25 tahun perjalanan pernikahan kita, apakah mudah memperjuangkannya? Tentu saja tidak. Pada awal sebelum menikah, seperti orang Jawa pada umumnya, pernikahan adalah merupakan bersatunya 2 keluarga besar. Ibuku dan beberapa kakakku yang Katholik, tentu menjadi pertimbangan juga oleh calon mertuaku, yang sangat teguh dalam menjalankan ibadah Islam. Ketika kutanya ke pacarku ini, "Apa jawabmu mas?". Dengan enteng dia bilang, "Yang mau nikah kan aku, bukan Bapak-Ibuku".. Dan sebaliknya, ketika itu Ayahku masih kurang sreg dengan pilihanku, Beliau berkata, "Itu nanti kerjanya cuman tukang ukur tanah, kamu siap?". Kujawab mantap, "Siap Pah". Dan akhirnya, atas restu kedua orangtua kami menikah.

25th perjalanan pernikahan kita, aku ingat kita memulai segalanya dari nol. Saat pacaran, kamu belum bisa nyetir mobil.

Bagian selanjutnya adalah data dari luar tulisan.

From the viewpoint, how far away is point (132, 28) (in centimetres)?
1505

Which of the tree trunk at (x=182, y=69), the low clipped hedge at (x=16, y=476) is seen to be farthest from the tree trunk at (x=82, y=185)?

Kamu dengan segala kealimanmu, mau mengantarkan aku ke dokter hewan, memeriksakan anjingku yang lagi sakit. Aku menyetir dan kamu di sampingku, sedangkan Z anjingku ada di belakang. Dalam perjalanan, anjingku ini jalan ke depan, ke pangkuanmu. Aku tau kau tak suka anjing, tapi perasaan itu kamu tahan demi aku. Begitu juga saat aku nemu anjing baru, putih dan lucu namanya Snowy, susah payah kamu mau carikan orang untuk adopsinya. Di saat awal menikah pun, sungguh kita belum berpikir akan tinggal dimana. Saat itu, hanya 2 minggu sebelum menikah saat di rumah Kakakku di Bekasi, kita lihat iklan Pos Kota, ada rumah disewakan di daerah Radio Dalam. Langsung kita lihat, dan cocok harga, meski di dalam gang sempit, lalu kita sewa. Hampir 2 tahun kita disitu, dan kebanjiran 2x. Sungguh, kekuatan cinta, tak membuat kita berpikir panjang dan kesusahan.

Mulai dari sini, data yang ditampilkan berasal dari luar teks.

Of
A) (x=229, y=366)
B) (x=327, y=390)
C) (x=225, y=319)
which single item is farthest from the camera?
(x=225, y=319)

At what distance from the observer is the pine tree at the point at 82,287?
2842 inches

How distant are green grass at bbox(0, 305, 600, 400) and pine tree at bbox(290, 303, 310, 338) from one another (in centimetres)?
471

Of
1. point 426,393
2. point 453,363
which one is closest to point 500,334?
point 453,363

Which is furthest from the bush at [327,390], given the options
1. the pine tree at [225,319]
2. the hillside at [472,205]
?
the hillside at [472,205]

25 tahun perjalanan pernikahan kita, tentu saja tak selamanya halus lurus. Berombak, berkelok, kadang harus memecah batu cadas. Ketika rintangan datang dan rasa sayang itu memudar, apa yang kulakukan? Mengingat kembali rasa cinta yang dulu sangat kurasakan. Ketika rindu padamu rasanya sangat sakit di dada, seperti sembilu menusuk jantungku. Ketika Jogja tiba-tiba menjadi terasa sepi, padahal saat itu aku sedang berada di keramaian malam di depan Benteng Vredeburg, kala kau mendahuluiku kerja di Jakarta. Dan tiba-tiba rasa hangat akan menjalari dadaku, rasa cinta itu kembali meluap di dalam dada.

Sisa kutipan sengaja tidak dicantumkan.